═════ MATERIAL FOR THIS EXERCISE

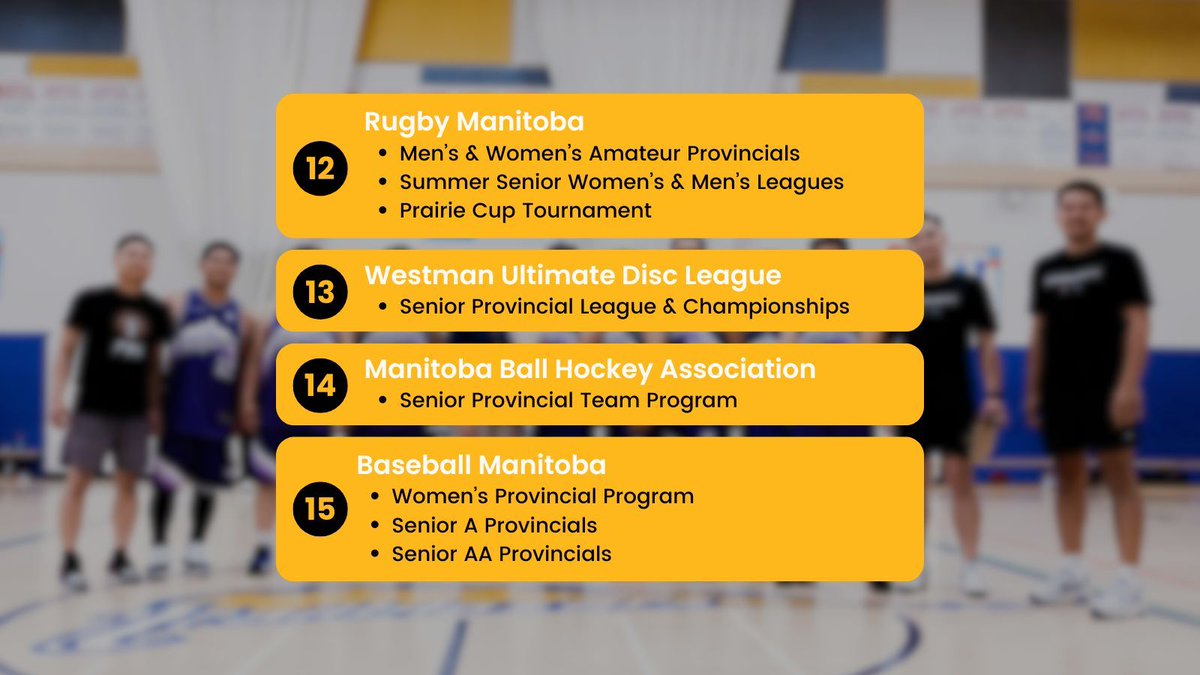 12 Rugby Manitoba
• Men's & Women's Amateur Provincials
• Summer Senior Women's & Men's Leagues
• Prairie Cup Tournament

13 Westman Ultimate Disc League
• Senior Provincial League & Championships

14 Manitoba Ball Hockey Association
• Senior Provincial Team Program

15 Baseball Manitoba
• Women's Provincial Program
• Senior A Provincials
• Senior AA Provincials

══════════
═════ MATERIAL FOR THIS EXERCISE

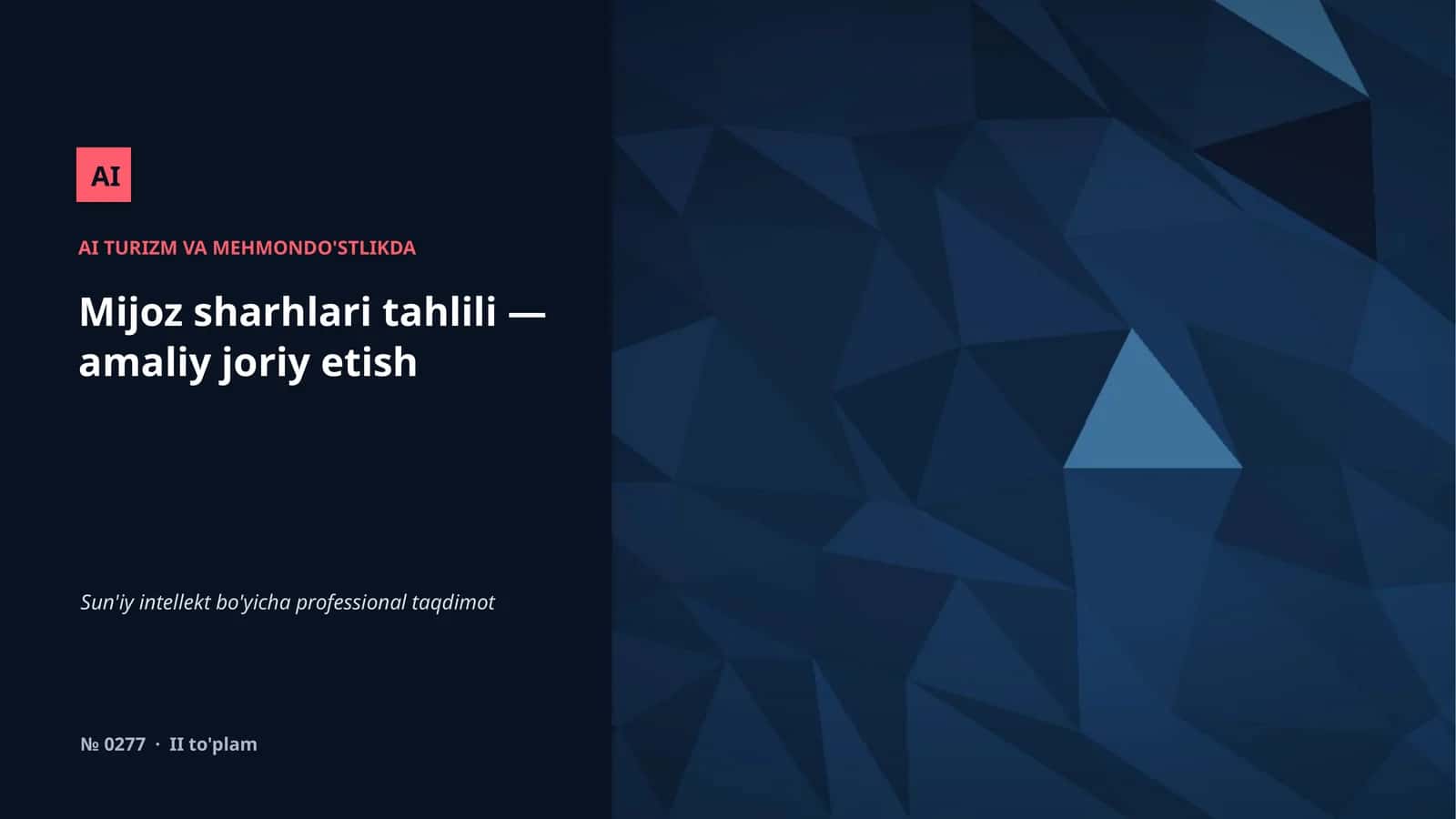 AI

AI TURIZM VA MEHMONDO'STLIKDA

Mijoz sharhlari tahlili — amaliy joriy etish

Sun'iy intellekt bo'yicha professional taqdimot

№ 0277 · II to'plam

══════════
═════ MATERIAL FOR THIS EXERCISE

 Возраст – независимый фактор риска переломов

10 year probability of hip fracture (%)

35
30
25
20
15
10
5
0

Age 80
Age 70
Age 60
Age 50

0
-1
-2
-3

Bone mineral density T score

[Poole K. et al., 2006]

══════════

### PROBLEM STATEMENT
Give exactly the lines above that run from the line with "12 Rugby Manitoba" to the line with "Senior A Provincials", both included, leaving every picture out.

### RESPONSE TO THE EXERCISE
 12 Rugby Manitoba
• Men's & Women's Amateur Provincials
• Summer Senior Women's & Men's Leagues
• Prairie Cup Tournament

13 Westman Ultimate Disc League
• Senior Provincial League & Championships

14 Manitoba Ball Hockey Association
• Senior Provincial Team Program

15 Baseball Manitoba
• Women's Provincial Program
• Senior A Provincials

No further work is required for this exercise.